[ACTION ITEM]:
Scan the entries for lines with the word "frames" and copy those lines.

---------- RECORD EXTRACTS ----------

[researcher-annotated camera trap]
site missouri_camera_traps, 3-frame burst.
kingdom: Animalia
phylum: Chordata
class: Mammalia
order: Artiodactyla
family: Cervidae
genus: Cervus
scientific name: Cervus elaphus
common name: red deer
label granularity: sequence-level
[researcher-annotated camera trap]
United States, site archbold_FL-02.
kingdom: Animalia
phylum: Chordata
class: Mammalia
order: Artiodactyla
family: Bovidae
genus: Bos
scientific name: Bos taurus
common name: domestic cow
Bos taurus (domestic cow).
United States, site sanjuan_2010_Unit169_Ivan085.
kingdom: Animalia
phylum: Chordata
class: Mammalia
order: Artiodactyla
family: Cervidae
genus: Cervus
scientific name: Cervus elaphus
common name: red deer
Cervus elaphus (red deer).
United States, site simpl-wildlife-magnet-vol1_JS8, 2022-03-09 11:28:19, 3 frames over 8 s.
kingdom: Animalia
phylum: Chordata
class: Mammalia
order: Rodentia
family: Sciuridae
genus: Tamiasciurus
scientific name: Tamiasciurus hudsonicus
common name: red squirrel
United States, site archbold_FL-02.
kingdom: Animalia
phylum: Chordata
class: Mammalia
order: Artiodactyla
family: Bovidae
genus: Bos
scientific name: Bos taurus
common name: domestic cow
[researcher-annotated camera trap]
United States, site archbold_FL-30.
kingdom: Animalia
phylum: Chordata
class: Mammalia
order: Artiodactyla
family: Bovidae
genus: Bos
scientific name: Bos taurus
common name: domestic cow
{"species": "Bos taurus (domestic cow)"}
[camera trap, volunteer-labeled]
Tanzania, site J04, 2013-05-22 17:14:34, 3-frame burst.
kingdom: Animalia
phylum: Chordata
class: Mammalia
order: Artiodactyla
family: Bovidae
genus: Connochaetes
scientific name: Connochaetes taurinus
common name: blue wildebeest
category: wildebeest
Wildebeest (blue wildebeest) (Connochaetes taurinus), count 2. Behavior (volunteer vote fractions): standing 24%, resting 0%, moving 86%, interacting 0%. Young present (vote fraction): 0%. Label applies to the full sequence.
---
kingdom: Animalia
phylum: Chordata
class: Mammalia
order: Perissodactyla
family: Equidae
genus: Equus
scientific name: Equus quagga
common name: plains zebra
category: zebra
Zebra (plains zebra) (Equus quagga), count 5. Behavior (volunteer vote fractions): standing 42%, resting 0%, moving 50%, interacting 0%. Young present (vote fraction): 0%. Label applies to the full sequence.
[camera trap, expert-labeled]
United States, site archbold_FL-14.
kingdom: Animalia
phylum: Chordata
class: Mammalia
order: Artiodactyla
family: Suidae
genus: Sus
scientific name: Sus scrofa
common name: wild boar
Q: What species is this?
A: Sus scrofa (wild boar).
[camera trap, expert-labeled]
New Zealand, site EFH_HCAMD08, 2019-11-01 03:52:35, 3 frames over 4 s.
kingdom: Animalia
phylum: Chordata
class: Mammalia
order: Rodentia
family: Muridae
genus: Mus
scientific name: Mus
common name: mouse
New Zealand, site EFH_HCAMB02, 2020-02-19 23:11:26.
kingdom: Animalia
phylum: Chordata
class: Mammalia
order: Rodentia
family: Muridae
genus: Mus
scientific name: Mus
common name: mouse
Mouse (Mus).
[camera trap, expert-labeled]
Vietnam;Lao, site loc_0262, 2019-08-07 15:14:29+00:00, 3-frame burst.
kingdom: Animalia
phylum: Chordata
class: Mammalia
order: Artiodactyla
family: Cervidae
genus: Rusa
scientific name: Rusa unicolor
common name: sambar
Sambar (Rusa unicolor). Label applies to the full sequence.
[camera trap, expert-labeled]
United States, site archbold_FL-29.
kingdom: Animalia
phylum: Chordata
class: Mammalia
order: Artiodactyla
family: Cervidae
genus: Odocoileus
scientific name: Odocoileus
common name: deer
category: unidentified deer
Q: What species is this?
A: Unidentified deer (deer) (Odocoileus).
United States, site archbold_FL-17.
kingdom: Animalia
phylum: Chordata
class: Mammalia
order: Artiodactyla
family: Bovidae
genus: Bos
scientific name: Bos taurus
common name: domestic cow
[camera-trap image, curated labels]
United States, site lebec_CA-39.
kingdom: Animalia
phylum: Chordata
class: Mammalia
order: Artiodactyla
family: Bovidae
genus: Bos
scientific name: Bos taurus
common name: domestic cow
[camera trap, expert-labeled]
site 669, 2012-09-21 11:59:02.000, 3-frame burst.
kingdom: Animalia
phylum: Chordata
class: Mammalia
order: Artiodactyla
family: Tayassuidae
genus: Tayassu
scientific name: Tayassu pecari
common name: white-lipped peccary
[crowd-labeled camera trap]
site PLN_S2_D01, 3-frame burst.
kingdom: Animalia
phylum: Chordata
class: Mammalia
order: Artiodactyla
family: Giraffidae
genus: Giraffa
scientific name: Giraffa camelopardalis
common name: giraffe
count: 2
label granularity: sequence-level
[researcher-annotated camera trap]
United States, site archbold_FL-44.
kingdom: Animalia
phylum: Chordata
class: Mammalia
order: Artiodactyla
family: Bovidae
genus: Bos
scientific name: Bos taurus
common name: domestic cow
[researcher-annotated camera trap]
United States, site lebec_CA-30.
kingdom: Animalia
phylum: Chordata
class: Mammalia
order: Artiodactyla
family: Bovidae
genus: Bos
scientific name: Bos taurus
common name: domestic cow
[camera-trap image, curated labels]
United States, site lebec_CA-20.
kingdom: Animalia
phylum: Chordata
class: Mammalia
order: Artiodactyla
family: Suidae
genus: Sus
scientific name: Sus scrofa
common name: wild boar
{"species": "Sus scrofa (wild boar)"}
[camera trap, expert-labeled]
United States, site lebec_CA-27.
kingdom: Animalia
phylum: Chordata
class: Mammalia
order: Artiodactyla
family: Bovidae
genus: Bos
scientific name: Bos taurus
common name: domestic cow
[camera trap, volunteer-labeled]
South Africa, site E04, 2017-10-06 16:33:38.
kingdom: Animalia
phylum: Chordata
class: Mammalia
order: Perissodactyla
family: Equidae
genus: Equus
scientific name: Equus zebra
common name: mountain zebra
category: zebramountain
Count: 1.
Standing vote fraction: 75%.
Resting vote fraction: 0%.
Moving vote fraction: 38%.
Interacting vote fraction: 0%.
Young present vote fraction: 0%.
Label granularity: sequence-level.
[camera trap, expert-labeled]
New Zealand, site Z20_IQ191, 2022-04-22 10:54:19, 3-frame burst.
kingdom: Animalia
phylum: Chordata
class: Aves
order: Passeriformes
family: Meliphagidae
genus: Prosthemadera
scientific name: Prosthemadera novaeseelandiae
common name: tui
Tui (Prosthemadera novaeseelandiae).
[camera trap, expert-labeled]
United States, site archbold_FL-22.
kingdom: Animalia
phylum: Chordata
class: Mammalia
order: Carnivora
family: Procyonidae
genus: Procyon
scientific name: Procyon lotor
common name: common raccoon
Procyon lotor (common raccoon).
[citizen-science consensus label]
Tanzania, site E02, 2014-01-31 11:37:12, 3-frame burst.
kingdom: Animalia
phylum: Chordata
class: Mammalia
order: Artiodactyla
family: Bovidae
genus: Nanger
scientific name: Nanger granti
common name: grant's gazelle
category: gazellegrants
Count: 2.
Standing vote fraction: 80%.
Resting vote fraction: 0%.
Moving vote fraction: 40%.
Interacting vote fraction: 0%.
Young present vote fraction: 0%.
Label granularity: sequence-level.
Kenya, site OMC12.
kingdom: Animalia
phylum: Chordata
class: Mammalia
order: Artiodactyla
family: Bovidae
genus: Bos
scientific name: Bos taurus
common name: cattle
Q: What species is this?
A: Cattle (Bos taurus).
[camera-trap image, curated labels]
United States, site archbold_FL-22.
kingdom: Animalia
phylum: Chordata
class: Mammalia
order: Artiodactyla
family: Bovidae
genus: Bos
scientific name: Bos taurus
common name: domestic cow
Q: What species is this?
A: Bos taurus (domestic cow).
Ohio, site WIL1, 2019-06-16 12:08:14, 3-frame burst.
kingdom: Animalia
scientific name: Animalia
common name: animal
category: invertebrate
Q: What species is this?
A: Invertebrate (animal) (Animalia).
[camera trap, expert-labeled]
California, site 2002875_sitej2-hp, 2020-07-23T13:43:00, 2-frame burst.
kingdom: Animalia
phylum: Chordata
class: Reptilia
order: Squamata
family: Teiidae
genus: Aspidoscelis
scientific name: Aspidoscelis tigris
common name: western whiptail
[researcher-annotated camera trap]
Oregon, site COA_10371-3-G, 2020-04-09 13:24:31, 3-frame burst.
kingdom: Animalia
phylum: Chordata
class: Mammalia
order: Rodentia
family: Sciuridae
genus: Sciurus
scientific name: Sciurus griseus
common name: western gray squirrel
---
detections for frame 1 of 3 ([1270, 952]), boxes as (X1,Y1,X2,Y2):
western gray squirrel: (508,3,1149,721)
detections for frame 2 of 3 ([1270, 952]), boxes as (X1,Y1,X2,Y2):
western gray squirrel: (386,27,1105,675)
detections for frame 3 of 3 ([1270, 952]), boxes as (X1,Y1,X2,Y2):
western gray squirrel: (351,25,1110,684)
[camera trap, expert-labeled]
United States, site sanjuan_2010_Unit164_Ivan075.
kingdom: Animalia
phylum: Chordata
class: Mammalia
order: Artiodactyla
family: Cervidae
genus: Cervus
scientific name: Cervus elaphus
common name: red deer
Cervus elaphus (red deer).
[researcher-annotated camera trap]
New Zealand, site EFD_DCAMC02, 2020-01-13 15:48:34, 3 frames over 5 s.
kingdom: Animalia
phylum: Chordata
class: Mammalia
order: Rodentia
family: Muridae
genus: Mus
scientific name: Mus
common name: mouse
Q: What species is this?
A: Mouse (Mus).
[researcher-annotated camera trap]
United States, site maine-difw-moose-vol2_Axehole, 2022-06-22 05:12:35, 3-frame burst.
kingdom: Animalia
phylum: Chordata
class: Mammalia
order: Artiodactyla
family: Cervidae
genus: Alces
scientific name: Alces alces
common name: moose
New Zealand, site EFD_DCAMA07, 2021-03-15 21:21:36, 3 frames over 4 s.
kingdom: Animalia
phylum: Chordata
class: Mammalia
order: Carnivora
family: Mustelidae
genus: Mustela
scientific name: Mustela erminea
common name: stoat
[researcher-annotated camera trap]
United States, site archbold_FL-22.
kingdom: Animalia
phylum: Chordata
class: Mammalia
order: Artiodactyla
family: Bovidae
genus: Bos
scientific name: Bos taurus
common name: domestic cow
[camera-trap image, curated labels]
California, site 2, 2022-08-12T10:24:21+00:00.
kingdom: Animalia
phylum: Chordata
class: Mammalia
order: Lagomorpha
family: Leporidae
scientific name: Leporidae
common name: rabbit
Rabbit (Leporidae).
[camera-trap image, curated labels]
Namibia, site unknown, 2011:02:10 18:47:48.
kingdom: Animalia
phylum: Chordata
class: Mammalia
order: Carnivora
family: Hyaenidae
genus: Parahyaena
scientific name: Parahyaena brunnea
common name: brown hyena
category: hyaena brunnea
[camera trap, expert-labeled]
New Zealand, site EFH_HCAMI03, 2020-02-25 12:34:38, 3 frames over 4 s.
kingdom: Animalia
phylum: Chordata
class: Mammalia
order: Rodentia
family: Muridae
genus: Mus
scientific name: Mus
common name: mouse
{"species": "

----------

[ANSWER SECTION]:
United States, site simpl-wildlife-magnet-vol1_JS8, 2022-03-09 11:28:19, 3 frames over 8 s.
New Zealand, site EFH_HCAMD08, 2019-11-01 03:52:35, 3 frames over 4 s.
New Zealand, site EFD_DCAMC02, 2020-01-13 15:48:34, 3 frames over 5 s.
New Zealand, site EFD_DCAMA07, 2021-03-15 21:21:36, 3 frames over 4 s.
New Zealand, site EFH_HCAMI03, 2020-02-25 12:34:38, 3 frames over 4 s.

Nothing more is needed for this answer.